At some point a character inquires “why instigate the need to suffer?” The cumulative effect of Inland Empire is that suffering is compelling on screen as much as a kiss or a bang (of which the film has little). Further dollops of tension dispelling meta include Dern issuing a line which also sums up the film and much of a film career, “...it's kinda laid a mind-fuck on me” she confesses to a private eye or a fortune teller or a shrink or a combination of all of the above. Audiences born and bred on hand-holding narratives if they accidentally happen upon this film are likely going be suffering indeed. Acting as the most inept Greek Chorus in the history of Greek Choruses are the bunny-people from David Lynch's website movies ("Rabbits"). Offering little to the overall thrust of the story (if it is not an oxymoron to use that phrase with this film), they add to the strangeness and underscore how easily the film sustains its tone, even in the face of the absurd. Those having trouble with the film will likely remember the bunnies over nearly everything else. Perhaps a shame, as they feel lobbed into the film more than organically infused.
In the end, Inland Empire does what great cinema should do. It talks to you without talking at you. Even if yesterday is tomorrow and tomorrow is yesterday and characters overlap in and out of the film within the film and the whole thing navel gazes in the way films so often are made about making films -- if there is a case for narcissism being a good thing, then David Lynch has made it quite convincingly.
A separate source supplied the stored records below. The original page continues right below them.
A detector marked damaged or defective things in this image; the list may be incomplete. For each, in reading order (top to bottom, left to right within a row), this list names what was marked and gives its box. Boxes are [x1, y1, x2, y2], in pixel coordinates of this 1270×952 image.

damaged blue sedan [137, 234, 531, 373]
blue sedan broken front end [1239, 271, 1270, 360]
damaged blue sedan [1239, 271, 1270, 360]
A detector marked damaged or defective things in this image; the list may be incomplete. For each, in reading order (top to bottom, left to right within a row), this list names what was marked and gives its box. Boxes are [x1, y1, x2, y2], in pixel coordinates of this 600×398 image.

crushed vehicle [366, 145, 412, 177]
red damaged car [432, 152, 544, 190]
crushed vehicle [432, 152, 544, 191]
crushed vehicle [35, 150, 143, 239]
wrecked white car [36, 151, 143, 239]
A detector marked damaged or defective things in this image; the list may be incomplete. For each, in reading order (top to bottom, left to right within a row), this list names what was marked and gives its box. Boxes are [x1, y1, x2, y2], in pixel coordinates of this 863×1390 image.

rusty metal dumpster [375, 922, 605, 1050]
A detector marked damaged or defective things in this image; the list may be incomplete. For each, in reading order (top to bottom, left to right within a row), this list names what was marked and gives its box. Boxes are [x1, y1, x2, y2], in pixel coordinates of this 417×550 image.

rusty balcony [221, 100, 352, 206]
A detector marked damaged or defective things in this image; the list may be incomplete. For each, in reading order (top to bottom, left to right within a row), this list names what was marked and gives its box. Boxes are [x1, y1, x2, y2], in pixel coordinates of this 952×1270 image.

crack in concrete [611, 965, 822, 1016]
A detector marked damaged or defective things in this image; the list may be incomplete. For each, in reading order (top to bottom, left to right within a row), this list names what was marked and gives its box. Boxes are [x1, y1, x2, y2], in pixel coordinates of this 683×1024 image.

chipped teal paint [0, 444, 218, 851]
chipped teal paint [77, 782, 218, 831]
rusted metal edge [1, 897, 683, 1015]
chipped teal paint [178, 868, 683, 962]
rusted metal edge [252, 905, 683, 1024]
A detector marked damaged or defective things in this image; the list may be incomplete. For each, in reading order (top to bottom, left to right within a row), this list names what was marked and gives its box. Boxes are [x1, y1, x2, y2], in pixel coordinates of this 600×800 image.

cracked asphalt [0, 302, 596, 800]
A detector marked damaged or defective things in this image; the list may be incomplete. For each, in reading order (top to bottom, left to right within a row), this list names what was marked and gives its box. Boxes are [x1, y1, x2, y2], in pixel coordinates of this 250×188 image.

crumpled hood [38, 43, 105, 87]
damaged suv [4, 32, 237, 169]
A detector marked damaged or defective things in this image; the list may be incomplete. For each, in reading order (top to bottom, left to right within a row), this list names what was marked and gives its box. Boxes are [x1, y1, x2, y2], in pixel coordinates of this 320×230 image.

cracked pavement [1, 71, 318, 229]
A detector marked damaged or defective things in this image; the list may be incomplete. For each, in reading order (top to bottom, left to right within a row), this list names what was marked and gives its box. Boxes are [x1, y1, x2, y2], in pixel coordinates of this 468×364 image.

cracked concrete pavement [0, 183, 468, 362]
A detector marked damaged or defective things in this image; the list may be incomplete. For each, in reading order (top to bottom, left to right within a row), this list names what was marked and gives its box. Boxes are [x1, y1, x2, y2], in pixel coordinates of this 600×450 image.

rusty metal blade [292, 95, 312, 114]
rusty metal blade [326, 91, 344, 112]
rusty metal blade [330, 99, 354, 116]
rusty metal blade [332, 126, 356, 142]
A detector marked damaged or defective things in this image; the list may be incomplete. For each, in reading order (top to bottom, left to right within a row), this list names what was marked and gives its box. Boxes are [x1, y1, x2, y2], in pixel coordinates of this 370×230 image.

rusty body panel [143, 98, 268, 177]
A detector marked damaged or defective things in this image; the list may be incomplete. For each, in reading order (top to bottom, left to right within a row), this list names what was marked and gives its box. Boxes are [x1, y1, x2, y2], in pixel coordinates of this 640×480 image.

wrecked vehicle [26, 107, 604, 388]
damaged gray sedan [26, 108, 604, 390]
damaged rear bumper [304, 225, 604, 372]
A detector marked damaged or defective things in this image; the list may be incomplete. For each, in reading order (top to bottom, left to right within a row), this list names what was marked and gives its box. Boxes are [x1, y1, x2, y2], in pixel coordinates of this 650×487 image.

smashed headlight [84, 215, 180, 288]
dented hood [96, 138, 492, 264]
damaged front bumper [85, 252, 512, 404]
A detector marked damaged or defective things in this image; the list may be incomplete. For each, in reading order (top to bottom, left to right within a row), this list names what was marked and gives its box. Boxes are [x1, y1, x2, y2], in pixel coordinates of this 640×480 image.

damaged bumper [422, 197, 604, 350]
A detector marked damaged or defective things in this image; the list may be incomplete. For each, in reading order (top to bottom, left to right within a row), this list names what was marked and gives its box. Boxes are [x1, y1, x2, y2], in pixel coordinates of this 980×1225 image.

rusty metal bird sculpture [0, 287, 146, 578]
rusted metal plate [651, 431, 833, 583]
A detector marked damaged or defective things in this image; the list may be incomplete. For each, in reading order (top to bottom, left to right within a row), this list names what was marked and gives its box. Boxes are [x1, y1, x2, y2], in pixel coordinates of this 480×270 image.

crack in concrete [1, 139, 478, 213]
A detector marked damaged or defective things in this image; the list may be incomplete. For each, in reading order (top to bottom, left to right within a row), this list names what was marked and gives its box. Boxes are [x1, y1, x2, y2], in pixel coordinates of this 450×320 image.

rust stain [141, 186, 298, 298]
(On a final technical note, the DV cinematography contrary to popular opinion, is fantastic here. What they are able to get out of 'non-cinema' digital video cameras is nothing short of remarkable. That the film-making style is in tune with the subject matter of the film is even better (note the film within the film is being shot on 35mm) Using equipment that was not 'meant' to be blown up for the big screen, and then creating a feeling that seeing Inland Empire on the big screen is the ONLY way to see the film is an accomplishment in itself.)